In Stayton v. Morris, 4 Harr. 357, and Messick, for the use of Atwell, v. Stafford, 2 Houst. 243, the court held that notes under seal were specialties. The indorsement on the note under consideration was neither under seal nor was it before a credible witness. If we class it as either a bond or a specialty the indorsement does not meet the requirements of Code section 2627 and, therefore, the holder did not acquire such a title as would enable him to enter judgment on the note. There is no doubt, that the power of attorney authorizes the entry of judgment in the Superior Court at the suit of the holder of the note, but this certainly means the legal holder. It is contended the case of Continental Guar. Corp. v. People’s Bus Line, 1 W. W. Harr. (31 Del.) 595, 117 A. 275, holds that an assignment of a note like the one in this case is sufficient, but we do not understand it to so hold. In that case certain contracts were entered into for the sale of certain property, each of said contracts providing that the purchaser should give to the seller a promissory note as evidence of the amount due on the installments to be paid under the contracts. An action of replevin was brought by the assignee of one of the contracts for the recovery of part of the property. The assignment of the contract was not under seal nor was it in the presence of a witness. The court held that the assignment was good under the common law, but expressly stated that the consideration of the promissory notes which accompanied the contracts was not involved. Kinniken v. Dulaney, 5 Harr. 384.

We hold that the judgment of Rodger E. Wooleyhan v.
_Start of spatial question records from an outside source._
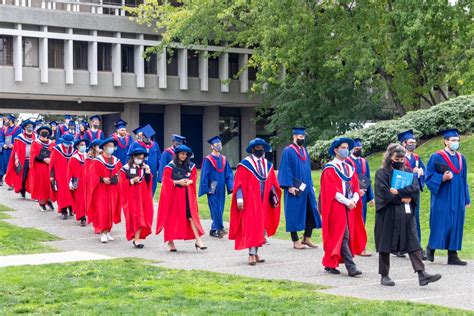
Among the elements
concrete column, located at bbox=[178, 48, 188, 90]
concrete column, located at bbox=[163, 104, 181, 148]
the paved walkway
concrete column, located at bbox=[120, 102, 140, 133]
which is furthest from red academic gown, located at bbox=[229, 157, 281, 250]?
concrete column, located at bbox=[163, 104, 181, 148]

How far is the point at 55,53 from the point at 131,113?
624 centimetres

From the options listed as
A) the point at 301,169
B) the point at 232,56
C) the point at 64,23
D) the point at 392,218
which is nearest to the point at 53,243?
the point at 301,169

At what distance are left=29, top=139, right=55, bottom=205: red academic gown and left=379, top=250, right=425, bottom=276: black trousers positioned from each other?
12.2 meters

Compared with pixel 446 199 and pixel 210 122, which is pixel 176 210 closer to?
pixel 446 199

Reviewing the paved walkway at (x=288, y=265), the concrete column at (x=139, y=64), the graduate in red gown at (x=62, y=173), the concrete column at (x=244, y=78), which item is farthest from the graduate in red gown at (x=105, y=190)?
the concrete column at (x=244, y=78)

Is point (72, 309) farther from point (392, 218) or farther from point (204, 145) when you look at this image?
point (204, 145)

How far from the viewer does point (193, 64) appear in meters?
51.4

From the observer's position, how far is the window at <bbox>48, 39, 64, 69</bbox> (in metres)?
46.2

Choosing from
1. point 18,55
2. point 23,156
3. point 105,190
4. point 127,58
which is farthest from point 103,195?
point 127,58

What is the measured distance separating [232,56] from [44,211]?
99.1 feet

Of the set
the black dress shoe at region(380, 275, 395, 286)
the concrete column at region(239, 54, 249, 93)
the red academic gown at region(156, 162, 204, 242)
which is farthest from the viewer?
the concrete column at region(239, 54, 249, 93)

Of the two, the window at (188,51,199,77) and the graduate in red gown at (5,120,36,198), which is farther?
the window at (188,51,199,77)

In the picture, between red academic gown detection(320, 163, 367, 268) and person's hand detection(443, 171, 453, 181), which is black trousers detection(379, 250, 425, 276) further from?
person's hand detection(443, 171, 453, 181)

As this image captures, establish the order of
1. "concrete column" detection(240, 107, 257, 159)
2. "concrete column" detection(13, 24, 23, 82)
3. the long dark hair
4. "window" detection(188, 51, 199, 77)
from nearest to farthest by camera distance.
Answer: the long dark hair, "concrete column" detection(13, 24, 23, 82), "window" detection(188, 51, 199, 77), "concrete column" detection(240, 107, 257, 159)
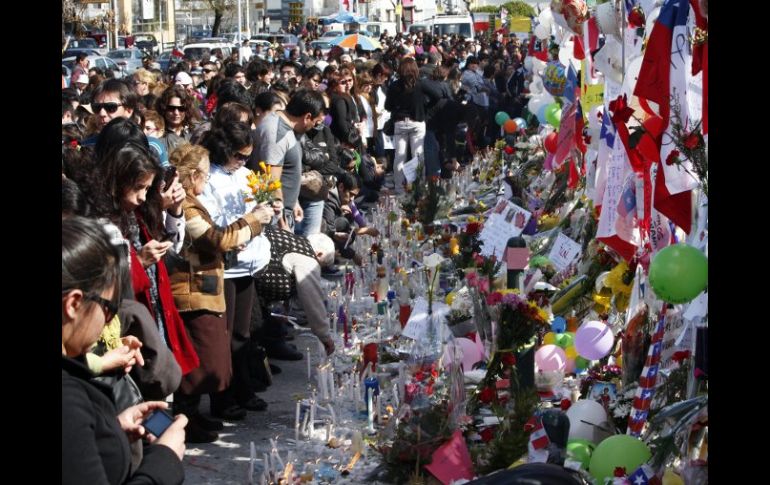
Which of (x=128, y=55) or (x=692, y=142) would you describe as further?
(x=128, y=55)

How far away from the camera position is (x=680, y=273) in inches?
163

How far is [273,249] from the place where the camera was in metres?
6.68

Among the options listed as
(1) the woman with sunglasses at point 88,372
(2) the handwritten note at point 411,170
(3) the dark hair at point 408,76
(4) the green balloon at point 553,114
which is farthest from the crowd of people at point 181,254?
(3) the dark hair at point 408,76

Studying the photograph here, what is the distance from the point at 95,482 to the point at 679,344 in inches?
113

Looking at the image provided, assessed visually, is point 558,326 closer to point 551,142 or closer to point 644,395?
point 644,395

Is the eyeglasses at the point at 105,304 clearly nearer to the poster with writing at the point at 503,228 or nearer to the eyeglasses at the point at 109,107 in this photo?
the poster with writing at the point at 503,228

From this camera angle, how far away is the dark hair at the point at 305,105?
25.0ft

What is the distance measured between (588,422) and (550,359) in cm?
106

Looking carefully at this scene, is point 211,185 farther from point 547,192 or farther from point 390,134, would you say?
point 390,134

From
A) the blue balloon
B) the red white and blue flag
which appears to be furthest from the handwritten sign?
the red white and blue flag

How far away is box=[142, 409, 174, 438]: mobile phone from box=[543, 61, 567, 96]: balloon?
7.93m

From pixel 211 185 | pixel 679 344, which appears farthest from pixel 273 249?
pixel 679 344

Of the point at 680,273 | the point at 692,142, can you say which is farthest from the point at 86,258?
the point at 692,142

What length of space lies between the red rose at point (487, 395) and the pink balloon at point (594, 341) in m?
0.45
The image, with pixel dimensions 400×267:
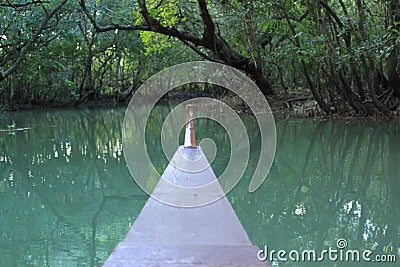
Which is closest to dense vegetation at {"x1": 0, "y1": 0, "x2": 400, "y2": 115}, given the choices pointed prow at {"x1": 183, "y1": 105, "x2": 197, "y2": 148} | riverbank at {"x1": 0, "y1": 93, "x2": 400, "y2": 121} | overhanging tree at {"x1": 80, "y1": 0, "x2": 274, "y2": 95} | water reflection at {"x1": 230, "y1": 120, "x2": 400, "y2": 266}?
overhanging tree at {"x1": 80, "y1": 0, "x2": 274, "y2": 95}

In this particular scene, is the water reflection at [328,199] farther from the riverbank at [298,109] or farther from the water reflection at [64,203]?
the riverbank at [298,109]

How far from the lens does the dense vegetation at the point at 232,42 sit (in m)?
8.92

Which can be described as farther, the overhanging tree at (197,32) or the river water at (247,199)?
the overhanging tree at (197,32)

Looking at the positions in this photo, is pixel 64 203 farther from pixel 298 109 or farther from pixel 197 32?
pixel 298 109

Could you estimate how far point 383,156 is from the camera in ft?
20.6

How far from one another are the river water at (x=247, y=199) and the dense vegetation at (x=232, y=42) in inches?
68.7

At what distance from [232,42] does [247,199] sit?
32.4 ft

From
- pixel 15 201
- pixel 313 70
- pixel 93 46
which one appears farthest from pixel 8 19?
pixel 15 201

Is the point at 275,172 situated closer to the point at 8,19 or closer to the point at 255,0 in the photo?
the point at 255,0

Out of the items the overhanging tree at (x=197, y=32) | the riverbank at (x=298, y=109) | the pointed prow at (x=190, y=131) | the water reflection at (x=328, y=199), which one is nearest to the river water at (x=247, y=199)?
the water reflection at (x=328, y=199)

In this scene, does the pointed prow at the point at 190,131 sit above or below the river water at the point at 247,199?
above

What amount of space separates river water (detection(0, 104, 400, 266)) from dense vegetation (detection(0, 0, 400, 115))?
5.72 ft

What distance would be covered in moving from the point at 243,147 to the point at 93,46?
15291 mm

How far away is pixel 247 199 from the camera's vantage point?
4.18 metres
George Green, being No. 420, September Term, 1930, should be, and the same is hereby vacated and set aside.

Having decided that the judgment should be vacated, that portion of the prayer of the petitioner, George L. Townsend, Jr., Trustee in Bankruptcy for R. G. Buckingham, asking that he be made a party plaintiff to the judgment, falls.

Since the judgment has been vacated and stricken from the record the matter is no longer pending in this court; therefore, the remaining portion of his prayer, namely, that a rule issue directed to the plaintiff to show cause why an issue should not be granted to determine the petitioner’s interest in the note is not before us for consideration. 
      
      Section 7 of the Negotiable Instrument Act (section 2651, Rev. Code 1915) provides—“An instrument is payable on demand: (1) Where it is expressed to be payable on demand, or at sight, or on presentation.”
      Sec, 10 of the same Act (section 2654 of the Code of 1915) also provides— “The instrument need not follow the language of this Chapter, but any terms are sufficient which clearly indicate an intention to conform to the requirements hereof.”